The RunDisney Disney Princess Half Marathon Weekend offers three different races and one challenge: the Disney Princess Half Marathon, the Disney Princess Enchanted 10K, the Disney Princess 5K and the Disney Glass Slipper Challenge. My mom and I choose the Disney Princess Enchanted 10K as our first race. It appeared short enough for us non-runners to train for, but enough of a challenge that we would feel a strong sense of accomplishment when we crossed the finish line. Plus, my mom was not going to pay for us to fly to Orlando for just a 5K, so we set our sights on the 10K.

Registration:

Registration for RunDisney events occurs at least six months ahead of the actual date of the race. The RunDisney Princess Half Marathon Weekend is at the end of February, so my mom and I were prepared to register in July. Registration for the races is competitive and expensive, and not unlike trying to buy tickets for your favorite band. The secret is to create an Active.com account before the registration time because it speeds up the processing time and allows you a better chance of having a spot in the races that sell-out almost every year. Luckily the internet gods were looking down on me because I was able to register both me and my mom before the race sold out.

Training:

“Included” in your registration is access to training plans formulated for each race and for runners from all walks of life. These plans were formulated by Disney’s resident running enthusiast, Jeff Galloway, and encourage a walk/run regiment based on the fitness level of the runner. Galloway’s walk/run regiment is the ideal plan for beginning runners or even experienced runners. The first day of training with my mom, we used an app called “Couch to 5K.” This app is magical. It uses the same walk/run regiment as Jeff Galloway but the app tracks your location while running, prompts you to start walking or running and charts your progress. The first day started with 30 seconds of jogging and 60 seconds of walking.
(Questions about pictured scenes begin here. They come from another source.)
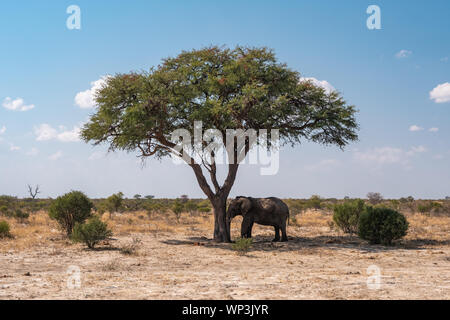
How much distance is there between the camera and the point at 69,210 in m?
20.8

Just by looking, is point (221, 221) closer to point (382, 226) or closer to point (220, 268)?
point (382, 226)

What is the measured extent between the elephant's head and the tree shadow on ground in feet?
4.62

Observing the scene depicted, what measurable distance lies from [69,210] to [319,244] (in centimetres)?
1179

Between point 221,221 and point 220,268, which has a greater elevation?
point 221,221

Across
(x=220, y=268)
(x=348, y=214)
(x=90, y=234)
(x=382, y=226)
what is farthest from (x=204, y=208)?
(x=220, y=268)

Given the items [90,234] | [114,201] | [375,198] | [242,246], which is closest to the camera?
[242,246]

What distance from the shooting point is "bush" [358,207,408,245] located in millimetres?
17922

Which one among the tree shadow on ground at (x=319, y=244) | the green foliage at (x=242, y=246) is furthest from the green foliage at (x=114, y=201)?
the green foliage at (x=242, y=246)

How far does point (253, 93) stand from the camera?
54.7 ft

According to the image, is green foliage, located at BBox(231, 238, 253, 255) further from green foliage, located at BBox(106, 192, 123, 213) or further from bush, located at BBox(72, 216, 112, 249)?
green foliage, located at BBox(106, 192, 123, 213)

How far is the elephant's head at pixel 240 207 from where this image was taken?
18500mm

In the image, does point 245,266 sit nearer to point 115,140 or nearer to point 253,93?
point 253,93

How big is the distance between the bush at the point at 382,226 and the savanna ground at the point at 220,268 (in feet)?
1.57
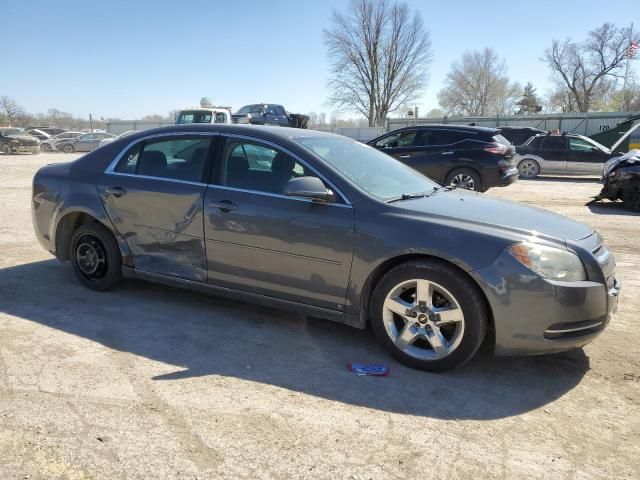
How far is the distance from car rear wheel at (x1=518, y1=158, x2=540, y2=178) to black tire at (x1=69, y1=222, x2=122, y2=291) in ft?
53.6

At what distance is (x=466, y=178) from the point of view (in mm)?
11289

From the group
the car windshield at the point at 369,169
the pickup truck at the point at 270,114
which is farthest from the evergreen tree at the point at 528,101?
the car windshield at the point at 369,169

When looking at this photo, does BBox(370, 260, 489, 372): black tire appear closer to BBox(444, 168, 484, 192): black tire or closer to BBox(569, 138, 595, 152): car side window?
BBox(444, 168, 484, 192): black tire

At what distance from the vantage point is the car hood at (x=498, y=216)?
3.34 meters

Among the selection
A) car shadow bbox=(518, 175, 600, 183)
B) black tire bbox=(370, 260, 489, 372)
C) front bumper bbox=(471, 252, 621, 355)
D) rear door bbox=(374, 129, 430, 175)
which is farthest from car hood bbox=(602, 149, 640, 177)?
black tire bbox=(370, 260, 489, 372)

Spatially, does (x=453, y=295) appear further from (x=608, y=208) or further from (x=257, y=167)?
(x=608, y=208)

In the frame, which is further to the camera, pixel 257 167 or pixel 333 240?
pixel 257 167

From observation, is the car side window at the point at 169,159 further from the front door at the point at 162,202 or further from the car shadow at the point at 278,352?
the car shadow at the point at 278,352

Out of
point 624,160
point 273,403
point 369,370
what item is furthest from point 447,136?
point 273,403

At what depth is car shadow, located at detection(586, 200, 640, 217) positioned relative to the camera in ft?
32.9

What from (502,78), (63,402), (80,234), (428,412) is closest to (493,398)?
(428,412)

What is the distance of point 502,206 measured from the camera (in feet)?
12.9

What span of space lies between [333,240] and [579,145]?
16.8 metres

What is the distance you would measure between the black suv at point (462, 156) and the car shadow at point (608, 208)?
1.73 m
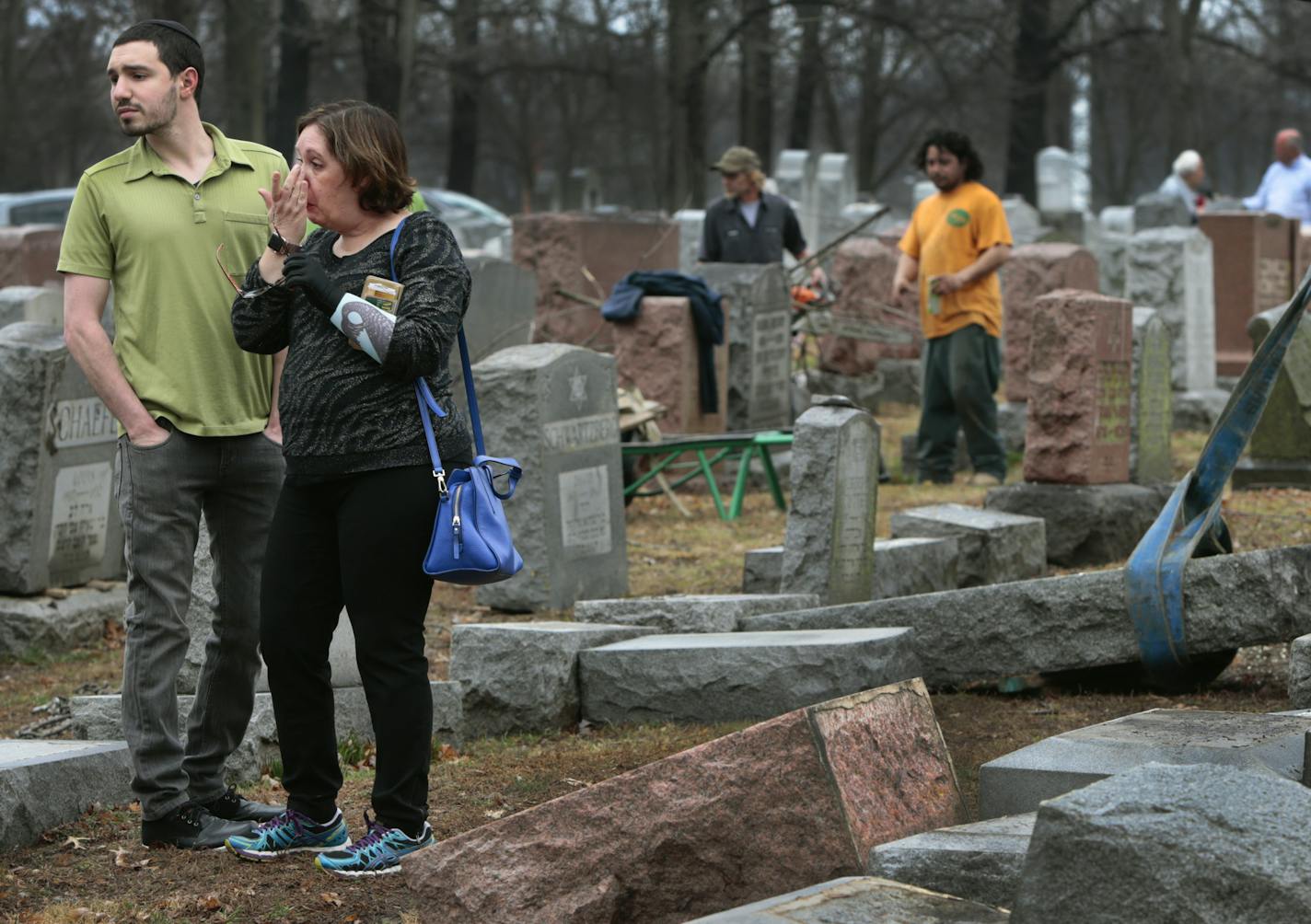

It seemed easy enough in theory, but by the end of the workout, my mom and I were sweating like dogs in the July heat. However, like most things, it got easier as time went on and soon my mom and I were walk/running two to three miles every morning. Once we completed the program provided by the app, we took our training into our own hands and vowed to run at least three times a week, it didn’t matter the distance. The app “Map My Run” was very helpful in tracking distance while running outside. RunDisney has a recommended 15-minute/mile training pace for its runners. This is due to the time constraints of the race, as they need to get everyone out of the park before it opens for business for the day.

Costumes:

Arguably the most fun part of the RunDisney races are the costumes that are created by the runners themselves. My mom and I decided that since the theme of the weekend was Disney princesses, we would go as two of our favorite princesses: Rapunzel and Aurora (or Sleeping Beauty). The challenge with running costumes is maintaining a balance between functionality and fashion. You want to try to create a costume that is as accurate as possible to the princess, while at the same time being able to run comfortably in it. When researching costume ideas on Pinterest, I discovered many horror stories of runners having to discard costume pieces because they hindered their ability to run. So, my mother and I set out to create costumes that were simple and functional, yet stayed true to the princesses. Whether any pieces will be left on the side of the course is yet to be determined.

This is the first article of two chronicling my experience of running a 10K with my mom as part of the RunDisney Princess Half Marathon Weekend.